Colbert, voyage retour

Le comité Colbert a fait du Japon une pièce maîtresse de son rayonnement futur

Colbert, de Guerlain 

Le Comité Colbert est une association confidentielle de gens connus. Créé en 1954 par le visionnaire Jean- Jacques Guerlain, il rassemble les grandes noms du luxe français, privés ou publics (L’opéra de Paris, le Louvre, le Chateau de Versailles...). 81 grandes maisons qui réalisent 40 milliards d’euros de ventes par an dont 85% à l’exportation. Sa mission : pro­mouvoir le secteur, mais aussi et surtout assurer sa longévité en faisant connaître les métiers petits et grands et ses savoir-faire au plus grand nombre, en France comme à l’étranger. "Jean-Baptiste Colbert incarne l’ambition universaliste de la France. Il fonda l’Institut des Langues Orientales, le Comptoir des Indes... Il disait que pour commercer dans le monde entier, il fallait connaître les langues du monde entier", explique Richard Collasse, directeur général de Chanel Japan, qui dirige actuellement l’antenne nippone du Comité.
Or si le Comité forme bien un éventail, il est encore un éventail... replié. Il demeure méconnu du grand public. Mais le Japon devrait l’aider à sortir de son rela­tif anonymat. Il est depuis longtemps sur le radar du Comité. "Notre première mission au Japon date de 1964" explique Guillaume de Seynes, pré­sident depuis un an du Comité et directeur général d’Hermès. "Nous sommes un peu jaloux du Japon, qui a inventé le statut de Trésor national vivant pour ses artisans", avoue-t-il de passage à Tokyo.

Inventaire à la Prévert

En 1985, en pleine Bulle, le Comité a fêté le tri­centenaire de la mort de son illustre parrain avec une exposition historique au musée Teien intitulée Arts de vivre en France. Le catalogue de l’exposition (photo), à la couverture signée Arman, préfacé par le fidèle Jacques Chirac, s’ouvre ainsi : “Ils aspirent à créer du rêve dans un monde qui ne rêve plus”. Bronze, métal précieux, dentelle, orfèvrerie... Tous les arts sont à la fête. Un inventaire tellement à la Prévert que ce dernier y figure, entre Jean Cocteau et le paquebot Normandie.
En 2014, pour les soixante ans dudit Comité, six écrivains français de science-fiction ont imaginé ce que sera le luxe dans soixante ans. "Nous avons voulu nous tourner vers l’avenir et non vers le passé" explique Guillaume de Seynes.

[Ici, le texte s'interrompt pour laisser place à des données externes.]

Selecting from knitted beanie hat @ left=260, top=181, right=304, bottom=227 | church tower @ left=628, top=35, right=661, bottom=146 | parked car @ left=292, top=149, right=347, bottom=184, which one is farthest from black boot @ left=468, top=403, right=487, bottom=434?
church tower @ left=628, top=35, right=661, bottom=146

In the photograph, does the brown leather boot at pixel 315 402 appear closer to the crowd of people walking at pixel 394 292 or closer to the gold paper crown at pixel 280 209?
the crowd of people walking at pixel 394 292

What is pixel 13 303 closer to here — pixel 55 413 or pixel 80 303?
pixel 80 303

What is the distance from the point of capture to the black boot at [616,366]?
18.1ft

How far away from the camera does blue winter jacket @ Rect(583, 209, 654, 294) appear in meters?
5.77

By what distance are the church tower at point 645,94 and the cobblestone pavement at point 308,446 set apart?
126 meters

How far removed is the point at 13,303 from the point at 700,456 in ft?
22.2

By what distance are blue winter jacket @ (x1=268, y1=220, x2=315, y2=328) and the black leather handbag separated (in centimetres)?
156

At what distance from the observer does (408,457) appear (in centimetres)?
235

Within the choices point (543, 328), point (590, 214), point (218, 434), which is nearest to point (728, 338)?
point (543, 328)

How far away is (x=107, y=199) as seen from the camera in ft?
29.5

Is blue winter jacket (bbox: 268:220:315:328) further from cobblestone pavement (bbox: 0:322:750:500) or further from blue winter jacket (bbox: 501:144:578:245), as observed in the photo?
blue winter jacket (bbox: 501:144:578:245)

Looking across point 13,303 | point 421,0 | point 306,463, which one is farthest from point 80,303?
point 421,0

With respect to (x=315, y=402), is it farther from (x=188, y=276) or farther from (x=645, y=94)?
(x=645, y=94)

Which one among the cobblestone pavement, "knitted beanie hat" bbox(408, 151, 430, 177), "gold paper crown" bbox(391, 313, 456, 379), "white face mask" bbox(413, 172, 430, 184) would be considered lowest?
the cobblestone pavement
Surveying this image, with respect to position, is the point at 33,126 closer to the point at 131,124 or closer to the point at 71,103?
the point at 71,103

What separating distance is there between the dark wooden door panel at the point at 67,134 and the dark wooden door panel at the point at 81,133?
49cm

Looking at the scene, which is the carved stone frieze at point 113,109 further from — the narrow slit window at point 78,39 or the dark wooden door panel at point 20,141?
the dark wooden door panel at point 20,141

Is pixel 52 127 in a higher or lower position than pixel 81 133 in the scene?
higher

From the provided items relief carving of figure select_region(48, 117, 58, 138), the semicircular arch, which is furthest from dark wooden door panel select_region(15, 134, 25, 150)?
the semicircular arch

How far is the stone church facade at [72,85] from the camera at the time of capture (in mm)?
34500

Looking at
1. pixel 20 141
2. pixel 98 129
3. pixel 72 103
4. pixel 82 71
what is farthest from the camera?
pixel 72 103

Mais cette utopie, intitulée Rêver 2074, devient 3D au Japon. Le comité a forcé les portes de la très fermée Geidai, l’école des Beaux-Arts japonaise, et convaincu les étudiants de plancher sur lesdits textes pour en tirer leurs propres oeuvres. "Je voulais que ces textes s’incarnent phy­siquement", explique Richard Collasse. Le comité Colbert fait alors un appel à financement de bourses. Il en récoltera finalement... 50 ! Trois des six écri­vains se sont rendus en novembre dernier à Tokyo rencontrer leurs Pygmalion japonais de hasard. Depuis, ces derniers peignent, sculptent, taillent, photographient. Leurs travaux seront exposés en juin à Tokyo. Le même mois le Comité Colbert tiendra une réunion historique dans la capitale japonaise. Les trois meilleures oeuvres seront distinguées dans des lieux prestigieux français dès l’automne (FIAC, Fondation Cartier, Fondation Vuitton...). "C’est un projet ambitieux tourné vers la jeunesse. Je veux être émerveillé par cinquante projets, pas par trois..." rêve le professeur-artiste Kazuhiko Hachiya.